3.6. LC Cohorts and Homelessness
There were 403,010 LC patients and among them, there were 1345 patients who reported homelessness. The mean age of the homeless LC patients was nine years younger than the non-homeless lung cancer patients (60.4 vs. 69.1). Females with LC reported less homelessness compared to males. The LC homeless patients represented a higher proportion among the age groups of 45–54 and 55–64, and this was lower among the >65 age group. (Table 6) Similarly to the PC and the BC homeless patients, homelessness was higher among Black individuals, and the primary payer for the homeless group was mostly Medicare and Medicaid. We noted that LC homeless patients reported having higher opioid abuse. LC homeless patients were associated with higher combined anxiety and depression (unadjusted (coefficient: 1.4; 95% CI: 1.08–1.83), adjusted (1.37, 95% CI: 1.02–1.85)) and higher LOS (unadjusted (2.08; 95% CI: 1.6–2.71), adjusted analysis (1.84; 95% CI: 1.4–2.42)) (Table 7).
3.7. LC Cohorts and PrbLA
Among 403,010 LC patients, there were 820 patients who reported PrbLA. The mean age of the PrbLA LC patients was three years older than the non-PrbLA LC patients (69.1 vs. 72.2). As compared to males, females were reported with more PrbLA. LC PrbLA patients represented a higher proportion among the >65 age group (Table 6). The primary payer for the PrbLA group was mostly Medicare and private insurance (78% and 12%). LC PrbLA patients were not associated with anxiety and depression, nor LOS. However, when stratified to females only, LC PrbLA patients had a longer LOS in the unadjusted (1.30; 95% CI: 1.04–1.64) and in the adjusted analysis (1.29; 95% CI: 1.02–1.63) (Supplementary Table S3).
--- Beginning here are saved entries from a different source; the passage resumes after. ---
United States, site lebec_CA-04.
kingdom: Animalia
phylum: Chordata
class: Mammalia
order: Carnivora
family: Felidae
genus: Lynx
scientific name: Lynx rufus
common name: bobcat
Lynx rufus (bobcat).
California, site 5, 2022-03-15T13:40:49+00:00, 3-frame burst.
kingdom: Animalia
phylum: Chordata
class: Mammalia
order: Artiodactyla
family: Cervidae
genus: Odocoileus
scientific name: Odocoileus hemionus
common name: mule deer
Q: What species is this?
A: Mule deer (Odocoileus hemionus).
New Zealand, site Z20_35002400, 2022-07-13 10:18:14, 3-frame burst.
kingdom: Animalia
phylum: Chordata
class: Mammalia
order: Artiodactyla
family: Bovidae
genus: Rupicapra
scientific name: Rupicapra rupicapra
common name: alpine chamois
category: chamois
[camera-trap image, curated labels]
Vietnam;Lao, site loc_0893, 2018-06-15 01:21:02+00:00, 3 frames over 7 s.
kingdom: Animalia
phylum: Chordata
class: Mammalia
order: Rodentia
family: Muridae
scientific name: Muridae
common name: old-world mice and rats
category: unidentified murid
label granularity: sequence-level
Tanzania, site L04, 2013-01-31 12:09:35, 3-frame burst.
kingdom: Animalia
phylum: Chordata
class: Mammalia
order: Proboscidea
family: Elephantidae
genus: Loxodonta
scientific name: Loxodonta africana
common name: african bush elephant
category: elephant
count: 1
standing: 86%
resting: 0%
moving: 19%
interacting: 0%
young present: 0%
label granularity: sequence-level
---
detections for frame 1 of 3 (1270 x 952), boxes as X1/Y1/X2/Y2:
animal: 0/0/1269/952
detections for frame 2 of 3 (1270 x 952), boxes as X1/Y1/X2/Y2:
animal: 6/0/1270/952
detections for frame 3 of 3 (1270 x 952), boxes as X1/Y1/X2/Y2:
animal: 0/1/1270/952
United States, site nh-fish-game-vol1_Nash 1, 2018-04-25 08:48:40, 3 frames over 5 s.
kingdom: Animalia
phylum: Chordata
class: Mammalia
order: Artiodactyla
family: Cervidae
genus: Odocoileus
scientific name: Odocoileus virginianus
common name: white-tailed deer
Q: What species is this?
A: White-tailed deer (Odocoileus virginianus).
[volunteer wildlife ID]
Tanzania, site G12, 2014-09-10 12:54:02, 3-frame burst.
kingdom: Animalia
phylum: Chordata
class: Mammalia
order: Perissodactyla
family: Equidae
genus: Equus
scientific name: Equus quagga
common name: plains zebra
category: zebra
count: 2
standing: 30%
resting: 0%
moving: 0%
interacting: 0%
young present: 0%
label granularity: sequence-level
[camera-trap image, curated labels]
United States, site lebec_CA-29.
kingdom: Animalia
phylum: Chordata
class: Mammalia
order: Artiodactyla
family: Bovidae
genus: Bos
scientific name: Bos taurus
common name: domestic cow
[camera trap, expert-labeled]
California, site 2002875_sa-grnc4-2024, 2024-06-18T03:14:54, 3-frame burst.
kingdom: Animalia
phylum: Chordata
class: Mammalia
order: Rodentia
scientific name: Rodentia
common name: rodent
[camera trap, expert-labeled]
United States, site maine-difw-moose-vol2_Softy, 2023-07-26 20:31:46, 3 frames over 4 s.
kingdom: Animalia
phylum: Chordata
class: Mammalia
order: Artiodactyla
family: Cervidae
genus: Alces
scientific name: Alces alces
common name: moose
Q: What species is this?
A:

3.8. CLOP Cohorts and Homelessness
There were 53,890 CLOP patients and among them, there were 375 patients who reported homelessness. The mean age of the homeless CLOP patients with homelessness was 10 years younger than the non-homeless lung cancer patients (64.06 vs. 54.85). Females with CLOP reported less homelessness compared to males. The CLOP homeless patients represented a higher proportion among the 45–54 and 55–64 age groups, and this was lower among the >65 age group (Table 8). Similarly to the PC, LC, and BC homeless patients, homelessness was higher among Black individuals, and the primary payer for the homeless group was mostly Medicare and Medicaid. We noted that CLOP homeless patients reported having higher emergency admissions. CLOP homeless patients were associated with higher combined anxiety and depression (unadjusted (coefficient—2.42; 95% CI: 1.52–3.85), adjusted, 2.80 (95% CI: 1.68–4.69)) and a higher LOS (unadjusted (coeff: 3.19; 95% CI: 2.8–4.45), adjusted analysis (coeff: 1.96; 95% CI:1.03–3.74)) (Supplementary Table S4). Moreover, the CLOP lacked critical PrbLA data for the association investigation.
3.9. Factors Associated with Risk of Homelessness and PrbLA and the Outcome of Anxiety and Depression and LOS Among PC, LC, BC, and CLOP Cancer Patients
In the PC cohort, when compared to Whites, homelessness was associated with higher emergency department visits but lower anxiety and depression among Blacks, Hispanics, Asians, and others. Furthermore, when compared to Whites, Blacks alone had a longer LOS. Homelessness was also associated with fewer emergency department visits among middle- and high-income neighborhoods compared to low-income neighborhoods (Table 3). Blacks, Hispanics, Asians, and others had less anxiety and depression compared to Whites when associated with PrbLA, and Blacks had a higher LOS compared to Whites (Supplementary Table S1).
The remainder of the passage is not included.